In the United States, N. aberrans is primarily an economic problem on sugar beet, but the pathogen can also affect numerous other hosts such as carrot, pea, lettuce, tomato, and species in the mustard (broccoli, cabbage, rutabaga, radish, and turnip), and cucurbit (pumpkin, cucumber) families. Fortunately, most field crops grown in the central high plains under irrigation other than sugar beet are not susceptible, including potatoes, corn, dry beans, sunflower, alfalfa, wheat and barley. Because of the broad host range, the disease can also be problematic for city residents with backyard gardens, particularly with root vegetables like beets, turnips, radishes and carrots.

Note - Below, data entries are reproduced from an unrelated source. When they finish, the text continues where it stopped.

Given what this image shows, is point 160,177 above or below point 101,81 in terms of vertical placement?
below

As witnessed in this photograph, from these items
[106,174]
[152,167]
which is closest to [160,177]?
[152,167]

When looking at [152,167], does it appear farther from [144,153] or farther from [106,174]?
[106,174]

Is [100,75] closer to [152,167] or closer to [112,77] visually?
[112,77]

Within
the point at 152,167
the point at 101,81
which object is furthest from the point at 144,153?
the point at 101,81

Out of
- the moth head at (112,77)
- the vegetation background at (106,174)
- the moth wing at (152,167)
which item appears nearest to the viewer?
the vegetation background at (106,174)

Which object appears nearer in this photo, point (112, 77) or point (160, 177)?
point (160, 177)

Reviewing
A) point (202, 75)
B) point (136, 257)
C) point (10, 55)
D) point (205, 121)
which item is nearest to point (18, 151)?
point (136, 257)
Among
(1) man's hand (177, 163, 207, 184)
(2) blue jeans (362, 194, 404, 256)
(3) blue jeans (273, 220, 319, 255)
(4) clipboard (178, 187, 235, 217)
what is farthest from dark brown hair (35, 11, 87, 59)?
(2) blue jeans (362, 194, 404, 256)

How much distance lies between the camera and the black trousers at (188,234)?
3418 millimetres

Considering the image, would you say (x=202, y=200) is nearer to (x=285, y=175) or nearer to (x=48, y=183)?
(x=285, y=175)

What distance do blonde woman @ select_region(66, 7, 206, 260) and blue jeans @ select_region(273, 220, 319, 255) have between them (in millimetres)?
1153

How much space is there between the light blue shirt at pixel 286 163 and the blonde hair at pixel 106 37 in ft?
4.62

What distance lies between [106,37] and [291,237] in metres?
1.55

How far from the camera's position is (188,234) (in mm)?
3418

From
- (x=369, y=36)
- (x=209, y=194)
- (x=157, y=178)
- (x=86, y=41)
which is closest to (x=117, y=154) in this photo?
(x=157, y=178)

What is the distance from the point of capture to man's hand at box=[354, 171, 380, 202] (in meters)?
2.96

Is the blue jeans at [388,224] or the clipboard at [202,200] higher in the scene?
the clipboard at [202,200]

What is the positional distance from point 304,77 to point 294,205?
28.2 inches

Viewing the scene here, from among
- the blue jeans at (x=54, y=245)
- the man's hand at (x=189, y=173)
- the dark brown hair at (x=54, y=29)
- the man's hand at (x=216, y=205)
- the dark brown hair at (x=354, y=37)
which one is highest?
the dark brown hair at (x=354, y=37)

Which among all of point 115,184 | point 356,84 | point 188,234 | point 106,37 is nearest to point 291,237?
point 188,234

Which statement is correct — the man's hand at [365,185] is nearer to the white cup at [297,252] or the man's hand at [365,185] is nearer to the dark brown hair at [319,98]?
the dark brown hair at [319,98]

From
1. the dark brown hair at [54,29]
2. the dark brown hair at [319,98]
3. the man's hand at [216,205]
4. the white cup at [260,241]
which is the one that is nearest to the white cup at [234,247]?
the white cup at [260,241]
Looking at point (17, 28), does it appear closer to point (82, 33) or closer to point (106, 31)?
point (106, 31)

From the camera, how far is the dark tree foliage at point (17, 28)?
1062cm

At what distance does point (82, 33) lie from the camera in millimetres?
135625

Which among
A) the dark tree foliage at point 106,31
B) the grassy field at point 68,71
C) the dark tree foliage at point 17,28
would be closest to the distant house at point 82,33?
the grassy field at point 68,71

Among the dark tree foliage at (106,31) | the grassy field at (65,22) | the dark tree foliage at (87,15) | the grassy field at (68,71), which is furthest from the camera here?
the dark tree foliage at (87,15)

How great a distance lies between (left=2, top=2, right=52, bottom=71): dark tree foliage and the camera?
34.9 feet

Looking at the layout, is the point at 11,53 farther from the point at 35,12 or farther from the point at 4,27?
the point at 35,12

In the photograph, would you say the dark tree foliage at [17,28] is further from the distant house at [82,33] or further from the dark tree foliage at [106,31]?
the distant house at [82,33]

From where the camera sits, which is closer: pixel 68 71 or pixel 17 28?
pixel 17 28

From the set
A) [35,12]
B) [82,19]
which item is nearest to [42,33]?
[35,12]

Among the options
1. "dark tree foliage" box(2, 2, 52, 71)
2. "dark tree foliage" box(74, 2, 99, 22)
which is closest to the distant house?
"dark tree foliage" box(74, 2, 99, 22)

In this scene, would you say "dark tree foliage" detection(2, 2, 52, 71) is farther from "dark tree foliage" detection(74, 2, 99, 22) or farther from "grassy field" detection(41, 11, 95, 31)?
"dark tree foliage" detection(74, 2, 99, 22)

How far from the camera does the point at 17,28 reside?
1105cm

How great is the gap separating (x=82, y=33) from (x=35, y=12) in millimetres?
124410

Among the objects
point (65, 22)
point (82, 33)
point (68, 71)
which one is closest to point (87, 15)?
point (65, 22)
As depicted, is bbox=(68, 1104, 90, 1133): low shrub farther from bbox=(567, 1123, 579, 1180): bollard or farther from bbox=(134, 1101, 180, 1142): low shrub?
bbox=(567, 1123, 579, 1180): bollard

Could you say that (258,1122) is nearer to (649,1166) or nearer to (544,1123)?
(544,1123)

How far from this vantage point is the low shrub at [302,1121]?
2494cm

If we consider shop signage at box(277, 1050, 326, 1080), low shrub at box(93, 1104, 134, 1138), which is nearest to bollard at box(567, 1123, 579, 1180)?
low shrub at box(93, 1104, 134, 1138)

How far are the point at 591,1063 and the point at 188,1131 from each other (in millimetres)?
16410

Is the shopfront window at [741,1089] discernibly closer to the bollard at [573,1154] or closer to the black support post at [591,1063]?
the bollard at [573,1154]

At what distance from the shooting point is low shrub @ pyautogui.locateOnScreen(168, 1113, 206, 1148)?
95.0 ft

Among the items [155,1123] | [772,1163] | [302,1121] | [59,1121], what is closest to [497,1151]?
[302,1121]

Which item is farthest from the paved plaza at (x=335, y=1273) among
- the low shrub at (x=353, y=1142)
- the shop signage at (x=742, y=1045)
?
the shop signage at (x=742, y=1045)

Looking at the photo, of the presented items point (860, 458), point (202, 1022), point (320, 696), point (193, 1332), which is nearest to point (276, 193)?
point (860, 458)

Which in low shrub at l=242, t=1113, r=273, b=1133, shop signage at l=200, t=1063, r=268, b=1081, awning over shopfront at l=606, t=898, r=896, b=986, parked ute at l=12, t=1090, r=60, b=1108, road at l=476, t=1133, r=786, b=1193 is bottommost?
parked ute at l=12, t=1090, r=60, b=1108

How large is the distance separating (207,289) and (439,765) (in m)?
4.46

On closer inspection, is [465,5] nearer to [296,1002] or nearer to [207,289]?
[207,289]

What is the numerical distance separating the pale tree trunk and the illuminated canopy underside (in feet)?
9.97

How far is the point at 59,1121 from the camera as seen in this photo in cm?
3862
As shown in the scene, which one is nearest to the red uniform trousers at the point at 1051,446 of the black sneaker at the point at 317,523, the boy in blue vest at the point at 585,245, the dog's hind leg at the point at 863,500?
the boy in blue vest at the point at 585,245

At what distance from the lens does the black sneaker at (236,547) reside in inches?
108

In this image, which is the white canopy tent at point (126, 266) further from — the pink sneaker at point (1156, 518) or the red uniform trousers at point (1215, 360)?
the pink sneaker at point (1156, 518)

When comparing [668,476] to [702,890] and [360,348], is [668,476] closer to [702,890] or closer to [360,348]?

The most commonly observed non-economic hosts for the nematode in western Nebraska were determined to be three species of cacti, including two species of the prickly pear, and the spiny star cactus. All of these species are native to this region and other locations throughout western North America. Colonies isolated from cacti and sugar beet resulted in reciprocal infections and the morphology and reproduction of the colonies were identical. The false root-knot nematode has also found commonly infecting native weed species within fields including various mustards, common lambsquarters, and Kochia, in addition to the introduced species common purslane, puncturevine, and Russian thistle.
The taxonomic history of N. aberrans has been very controversial. Although most nematologists today recognize two primary species, N. aberrans and N. dorsalis, it is now becoming increasingly evident that N. aberrans is in dire need of revision as its species differences are not fully resolved. However, at present, it is still generally accepted that the false root-knot nematode can be separated into at least three pathotypes or groups, based on different host preferences and DNA characteristics. These pathotypes include a strain from the highland Andean regions of Argentina, Bolivia, Chile, and Peru that attacks potatoes but not peppers. A bean strain from Mexico has also been observed that damages beans, tomatoes, and peppers, but not sugar beet or potato. Lastly, the sugar beet strain previously discussed has been well characterized biologically and documented from the Great Plains of the United States. It infects sugar beets and many common vegetable crops, but not potato.
The ability of the North American sugar beet pathotype of N. aberrans to parasitize introduced host species makes it unique when compared to the two pathotypes from Mexico and South America that infect primarily the New World solanaceous (potato, peppers, and tomato) and leguminaceous (bean) crops.
We can also conclude that the genus Nacobbus (false root-knot nematode) is clearly distinct from the various Meloidogyne species (root-knot nematodes) with which it has often been confused, and is also unquestionably endemic to the Americas. It has been demonstrated to occur in diverse climatic areas of the Western Hemisphere, but is absent from any other locale in the world. The documentation of the sugar beet strain of N. aberrans (formerly N. batatiformis) on native cacti from uncultivated rangeland in Scotts Bluff, Sioux, and Morrill counties of the Nebraska Panhandle in the 1950s, provided strong additional evidence that this nematode was indigenous to this region, but then adopted the sugar beet as its preferred host after it was introduced into North America.